Cuando Paula se despertó, la luz portentosa del sol a través de las ventanas le indicó que se trataba de un nuevo día. Estiró los músculos. 


Arrugó la frente. Estaba en su cama. No recordaba haber llegado ahí. Se levantó y atravesó los flecos. No había rastro de Pedro... Ni siquiera se había despedido de él... La angustia se apoderó de ella. Se preparó una infusión para relajarse.


De nada sirve lamentarse... Tienes que aceptar la realidad.


No obstante, al dar el primer sorbo, escuchó la cerradura de la puerta.


Suspiró, derrotada. Lo último que necesitaba era ver a Ramiro. Lo ignoró y se bebió la infusión, de espaldas a su novio.


—Te has adelantado —le dijo una voz masculina—. Traigo el desayuno.


Se le cayó la taza por la impresión. ¡No era Ramiro! Paula se giró, riéndose por la súbita alegría que sintió, y corrió hacia Pedro. Él sonrió y abrió los brazos. Ella se lanzó a ellos de un salto.


Qué bien huele...


—Buenísimos días a ti también, Pau—soltó una carcajada.


Paula lo miró de manera extasiada tanto por su atractivo como por verlo allí otra vez, en su casa... Le estampó un beso ruidoso en la mejilla que le hizo cosquillas. La bajó al suelo y le entregó una bolsa pequeña de papel marrón con bollos caseros en el interior.


—¡Me encantan los cruasanes!


—Me alegro. He acertado —le guiñó un ojo—. He estado en mi casa y de compras.


—¿De compras?


Se había cambiado de ropa: llevaba unos vaqueros negros y cortos hasta las rodillas, Converse negras de zapatilla, con los cordones flojos, y una camiseta gris, además de sus cabellos desaliñados. Y se acababa de duchar, pues su pelo estaba húmedo.


—Cierra los ojos —le pidió Pedro, sonriendo con travesura y metiendo una mano en la parte trasera del pantalón—. Y extiende las manos, juntas.


Paula soltó una carcajada por la ilusión de recibir un regalo suyo y obedeció más que encantada. Entonces, él le colocó algo poco pesado sobre las manos.


—Ya puedes abrirlos.


Era una caja rectangular envuelta en papel y con lazo azul celeste encima.


Ella sonrió y lo rompió.


—¡Ay, cielos! —se quedó estupefacta—. ¡Me has comprado un iPhone! — abrió la caja—. ¡Un iPhone rosa!

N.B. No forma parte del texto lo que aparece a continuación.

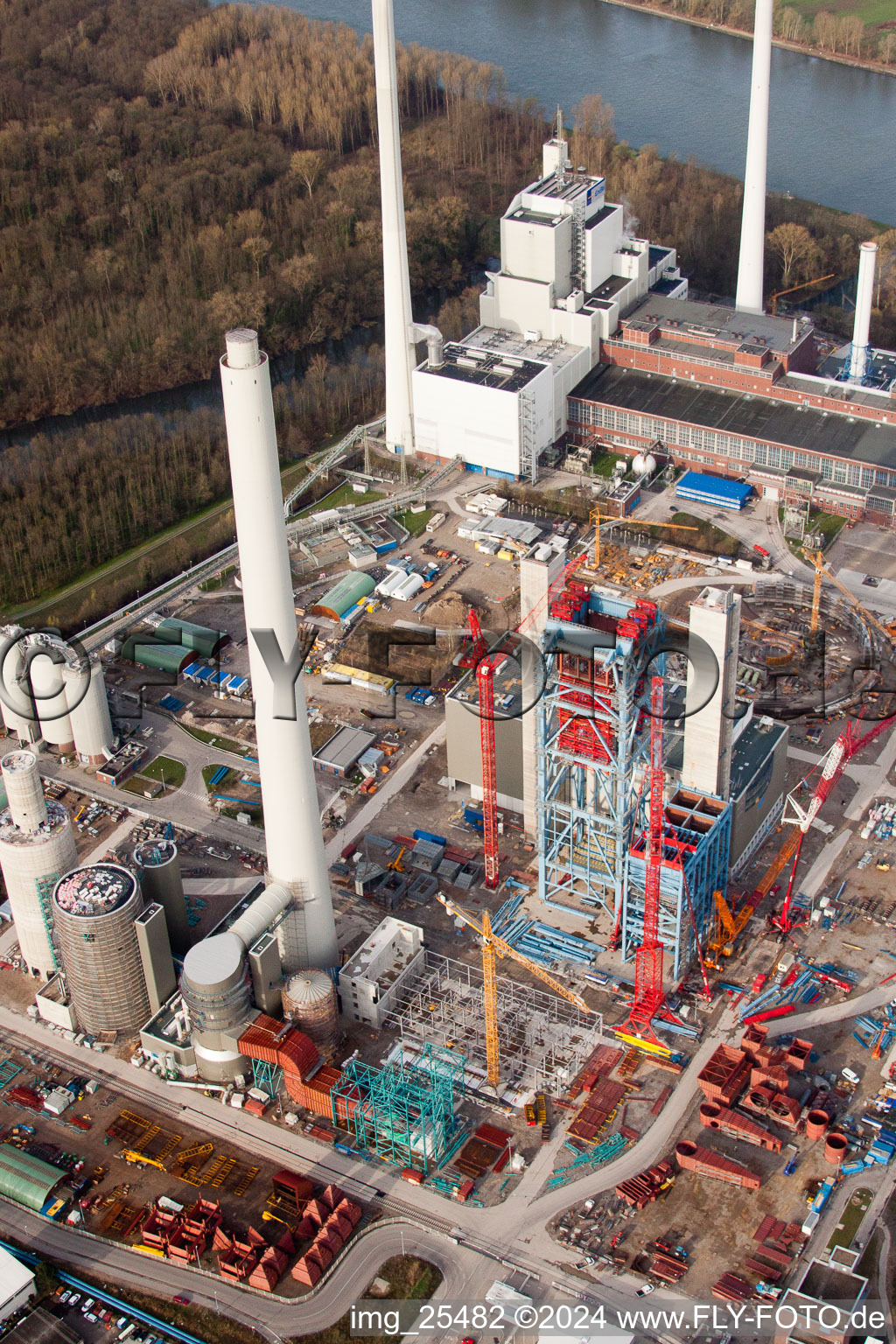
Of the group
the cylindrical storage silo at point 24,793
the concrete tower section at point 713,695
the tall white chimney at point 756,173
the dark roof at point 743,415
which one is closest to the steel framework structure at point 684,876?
the concrete tower section at point 713,695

—La tarjeta con tu nuevo número ya está metida —le aclaró Pedro, con los pómulos teñidos de rubor—. Es para que hablemos tú y yo. Desde este teléfono, Ramiro no podrá controlarte y, siempre que quieras verme, nadie se enterará, a no ser que tú quieras contárselo a alguien —se revolvió los cabellos—. Lo puedes utilizar también para tus alumnos de yoga.

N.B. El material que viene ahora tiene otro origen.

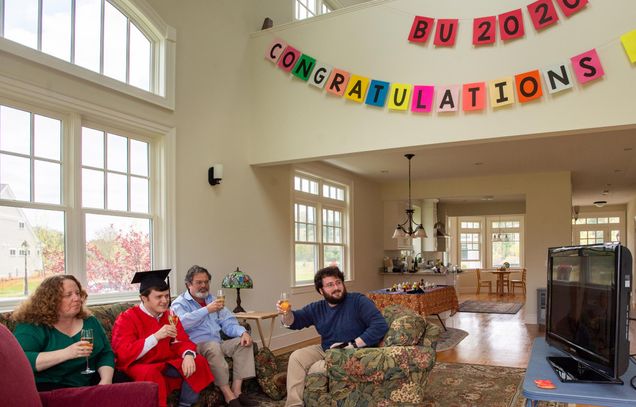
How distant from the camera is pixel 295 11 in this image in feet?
24.2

—No —avanzó lentamente, con el corazón suspendido y las lágrimas a un instante de derramarse—. Solo lo utilizaré para nosotros —se alzó de puntillas y lo besó de nuevo en la mejilla—. Eres mi héroe —se rio, avergonzada y dichosa al mismo tiempo. Y añadió en un susurro—: Eres increíble... —lo abrazó por la cintura—. Gracias, Doctor Pedro... Gracias...


Él la besó en la cabeza. Los dos temblaron. Y permanecieron en esa postura durante un par de minutos, incapaces de separarse.